Compare the two fingerprints. If the two fingerprints match, then you can be sure it’s the correct public key, and you should select Yes, I’ve verified in person this key has the correct fingerprint and click the OK button.

public key verification

By the way, the fingerprint of my public key is 378C B32D 8AC7 D656 F389 61B1 752E 173A 3F8B 04F5.

Step 8: Share Your Own Public Key

Now you can send the recipient an encrypted email, but the recipient also needs your public key in order to send an encrypted email back to you, so you need to share you public key.

In the Thunderbird OpenPGP key manager, right-click on your own key and select Send Public Key(s) by Email.

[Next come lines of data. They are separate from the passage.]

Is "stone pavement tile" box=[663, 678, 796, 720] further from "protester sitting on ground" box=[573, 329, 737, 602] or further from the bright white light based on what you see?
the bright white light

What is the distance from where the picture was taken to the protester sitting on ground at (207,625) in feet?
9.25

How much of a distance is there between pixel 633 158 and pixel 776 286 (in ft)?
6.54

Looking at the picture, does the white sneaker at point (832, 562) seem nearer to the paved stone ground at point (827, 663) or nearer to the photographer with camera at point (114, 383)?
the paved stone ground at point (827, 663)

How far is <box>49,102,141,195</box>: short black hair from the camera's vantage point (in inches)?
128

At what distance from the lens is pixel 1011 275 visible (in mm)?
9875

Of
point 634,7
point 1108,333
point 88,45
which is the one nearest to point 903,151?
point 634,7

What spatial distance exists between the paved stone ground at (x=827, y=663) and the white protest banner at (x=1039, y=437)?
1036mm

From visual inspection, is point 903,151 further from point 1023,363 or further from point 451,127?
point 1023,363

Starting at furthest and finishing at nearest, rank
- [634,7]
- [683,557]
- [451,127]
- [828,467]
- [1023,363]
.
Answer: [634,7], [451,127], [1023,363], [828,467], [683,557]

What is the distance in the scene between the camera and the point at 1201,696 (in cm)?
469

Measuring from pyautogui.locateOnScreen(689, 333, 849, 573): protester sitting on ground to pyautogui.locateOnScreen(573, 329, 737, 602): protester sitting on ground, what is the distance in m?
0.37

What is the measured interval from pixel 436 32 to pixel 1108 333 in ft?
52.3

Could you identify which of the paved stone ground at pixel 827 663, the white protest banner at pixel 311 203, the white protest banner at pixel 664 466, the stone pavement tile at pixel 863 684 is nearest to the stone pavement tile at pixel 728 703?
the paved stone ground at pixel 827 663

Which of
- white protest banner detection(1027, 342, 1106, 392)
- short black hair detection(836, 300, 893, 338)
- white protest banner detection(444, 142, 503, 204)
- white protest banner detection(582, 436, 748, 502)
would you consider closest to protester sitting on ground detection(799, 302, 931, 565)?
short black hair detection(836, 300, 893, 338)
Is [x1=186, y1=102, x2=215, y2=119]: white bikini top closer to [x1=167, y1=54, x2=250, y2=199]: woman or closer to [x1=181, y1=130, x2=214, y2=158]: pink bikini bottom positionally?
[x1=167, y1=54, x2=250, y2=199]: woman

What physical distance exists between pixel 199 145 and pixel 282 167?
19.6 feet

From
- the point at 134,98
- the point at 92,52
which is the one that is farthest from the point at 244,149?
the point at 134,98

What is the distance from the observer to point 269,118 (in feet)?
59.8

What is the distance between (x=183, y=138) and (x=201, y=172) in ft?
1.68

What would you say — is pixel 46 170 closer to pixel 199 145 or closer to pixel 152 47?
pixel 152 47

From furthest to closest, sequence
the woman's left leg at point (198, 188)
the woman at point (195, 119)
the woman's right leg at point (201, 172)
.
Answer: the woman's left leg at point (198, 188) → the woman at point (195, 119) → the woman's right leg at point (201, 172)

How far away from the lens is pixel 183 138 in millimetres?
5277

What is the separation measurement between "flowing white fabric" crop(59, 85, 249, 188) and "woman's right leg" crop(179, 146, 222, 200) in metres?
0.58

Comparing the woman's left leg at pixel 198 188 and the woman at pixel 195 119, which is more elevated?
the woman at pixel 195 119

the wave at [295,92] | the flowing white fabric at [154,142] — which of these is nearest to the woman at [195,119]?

You will be able to send your public key as an attachment, so the recipient can import it.

Step 9: Send Test Emails

By default, Thunderbird disables OpenPGP encryption. To enable it, go to Account Settings -> End-To-End Encryption, and select your key for your email account. You can also scroll down, then enable Require encryption by default and Add my digital signature by default.

Thunderbird end-to-end encryption

Now you can send a test encrypted email. In the email compositing window, select Security -> Require Encryption.

thunderbird require encryption

By default, Thunderbird will also sign the email, so not only the email will be encrypted, but the recipient will also know this email really comes from you and hasn’t been tampered with.

Thunderbird will also attach your public key to this email.

Step 10: Back Up Your Private Key

If you lose your private key, you won’t be able to decrypt your emails. In the OpenPGP key manager window, select your own key and select the File menu -> Backup Secret key(s) to File.

Backup Secret key(s) to File

Wrapping Up

Congrats! You can send and receive encrypted emails in Thunderbird. In the next tutorial, you will learn how GPG signatures works.